→ REQUIRED TASK
Convert the lines from the one containing "From the given items" through the one containing "9.81 metres", both included, into a numbered list, omitting any blank lines.

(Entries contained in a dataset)
(begin)
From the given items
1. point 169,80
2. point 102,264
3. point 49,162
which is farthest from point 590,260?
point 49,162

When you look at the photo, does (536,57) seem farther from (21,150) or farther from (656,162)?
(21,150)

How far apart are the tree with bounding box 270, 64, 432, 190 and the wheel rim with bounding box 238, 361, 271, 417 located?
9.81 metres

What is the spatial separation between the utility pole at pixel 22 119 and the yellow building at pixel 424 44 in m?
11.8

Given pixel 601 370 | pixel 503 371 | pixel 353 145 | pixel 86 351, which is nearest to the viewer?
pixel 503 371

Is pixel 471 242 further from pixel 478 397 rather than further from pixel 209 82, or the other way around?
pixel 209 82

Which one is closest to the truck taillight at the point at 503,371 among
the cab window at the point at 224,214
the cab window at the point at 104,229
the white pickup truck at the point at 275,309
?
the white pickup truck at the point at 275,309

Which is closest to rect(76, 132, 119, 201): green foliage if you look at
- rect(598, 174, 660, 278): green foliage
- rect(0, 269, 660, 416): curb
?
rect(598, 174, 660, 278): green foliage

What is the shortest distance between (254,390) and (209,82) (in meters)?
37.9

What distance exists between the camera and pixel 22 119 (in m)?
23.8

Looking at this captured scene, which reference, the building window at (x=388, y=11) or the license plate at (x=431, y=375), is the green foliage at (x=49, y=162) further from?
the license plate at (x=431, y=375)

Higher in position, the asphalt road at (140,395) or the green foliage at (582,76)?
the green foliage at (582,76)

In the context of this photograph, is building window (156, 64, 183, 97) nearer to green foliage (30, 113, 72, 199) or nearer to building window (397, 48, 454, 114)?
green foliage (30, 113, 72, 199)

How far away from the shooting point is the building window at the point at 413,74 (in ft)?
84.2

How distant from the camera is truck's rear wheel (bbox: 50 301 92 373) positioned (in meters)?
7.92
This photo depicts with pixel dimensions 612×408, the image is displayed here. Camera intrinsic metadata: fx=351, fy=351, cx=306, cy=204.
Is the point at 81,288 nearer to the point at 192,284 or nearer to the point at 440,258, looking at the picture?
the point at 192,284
(end)
(begin)
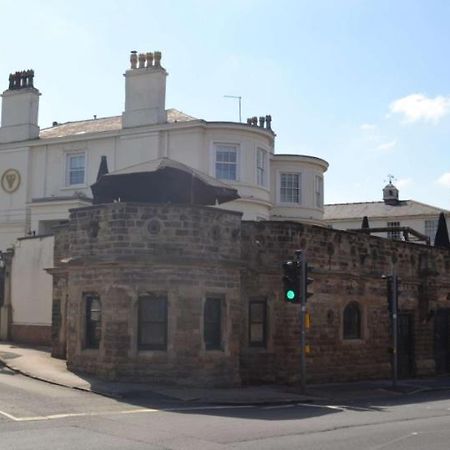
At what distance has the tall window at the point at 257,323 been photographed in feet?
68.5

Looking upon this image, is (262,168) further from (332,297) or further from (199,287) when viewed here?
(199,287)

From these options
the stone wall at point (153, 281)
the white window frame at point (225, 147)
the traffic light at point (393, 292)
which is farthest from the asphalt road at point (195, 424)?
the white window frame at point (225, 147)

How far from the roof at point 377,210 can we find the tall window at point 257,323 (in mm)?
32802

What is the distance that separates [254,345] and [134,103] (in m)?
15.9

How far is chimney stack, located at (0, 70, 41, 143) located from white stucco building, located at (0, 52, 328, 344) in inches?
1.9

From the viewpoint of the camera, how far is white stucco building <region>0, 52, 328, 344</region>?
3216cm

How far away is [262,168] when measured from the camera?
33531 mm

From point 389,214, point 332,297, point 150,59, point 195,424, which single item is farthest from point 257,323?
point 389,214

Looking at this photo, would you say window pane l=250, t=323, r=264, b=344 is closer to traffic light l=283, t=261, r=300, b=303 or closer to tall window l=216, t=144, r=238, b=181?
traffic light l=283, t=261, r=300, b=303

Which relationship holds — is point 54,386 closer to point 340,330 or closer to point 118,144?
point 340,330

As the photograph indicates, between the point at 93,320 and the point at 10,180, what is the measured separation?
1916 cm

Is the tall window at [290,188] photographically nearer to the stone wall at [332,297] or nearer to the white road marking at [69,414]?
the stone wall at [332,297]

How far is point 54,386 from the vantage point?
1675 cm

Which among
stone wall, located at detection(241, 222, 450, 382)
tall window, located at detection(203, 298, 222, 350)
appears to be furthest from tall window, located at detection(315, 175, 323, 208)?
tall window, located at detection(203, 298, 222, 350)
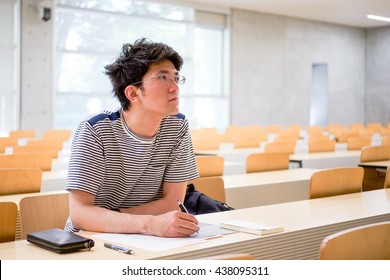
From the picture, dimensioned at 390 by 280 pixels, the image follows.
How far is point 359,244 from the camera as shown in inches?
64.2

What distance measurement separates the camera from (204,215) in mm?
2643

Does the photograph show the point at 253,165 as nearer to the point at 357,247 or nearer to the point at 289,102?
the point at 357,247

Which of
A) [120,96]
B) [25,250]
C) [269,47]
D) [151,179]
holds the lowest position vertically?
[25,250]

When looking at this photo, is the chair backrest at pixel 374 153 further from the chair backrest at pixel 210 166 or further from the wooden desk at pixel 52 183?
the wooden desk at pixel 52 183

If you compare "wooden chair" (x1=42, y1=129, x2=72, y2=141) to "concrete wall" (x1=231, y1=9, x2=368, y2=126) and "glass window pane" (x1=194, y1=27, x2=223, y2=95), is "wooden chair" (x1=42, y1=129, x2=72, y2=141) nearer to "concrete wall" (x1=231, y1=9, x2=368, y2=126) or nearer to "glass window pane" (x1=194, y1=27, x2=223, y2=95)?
(end)
→ ANSWER TO THE PROBLEM
1. From the given items
2. 1. point 169,80
3. 2. point 102,264
4. 3. point 49,162
5. which is farthest from point 590,260?
6. point 49,162
7. When you look at the photo, does (536,57) seem farther from (21,150) or farther from (656,162)?
8. (21,150)
9. How far apart are the tree with bounding box 270, 64, 432, 190 and the wheel rim with bounding box 238, 361, 271, 417 located?
10. 9.81 metres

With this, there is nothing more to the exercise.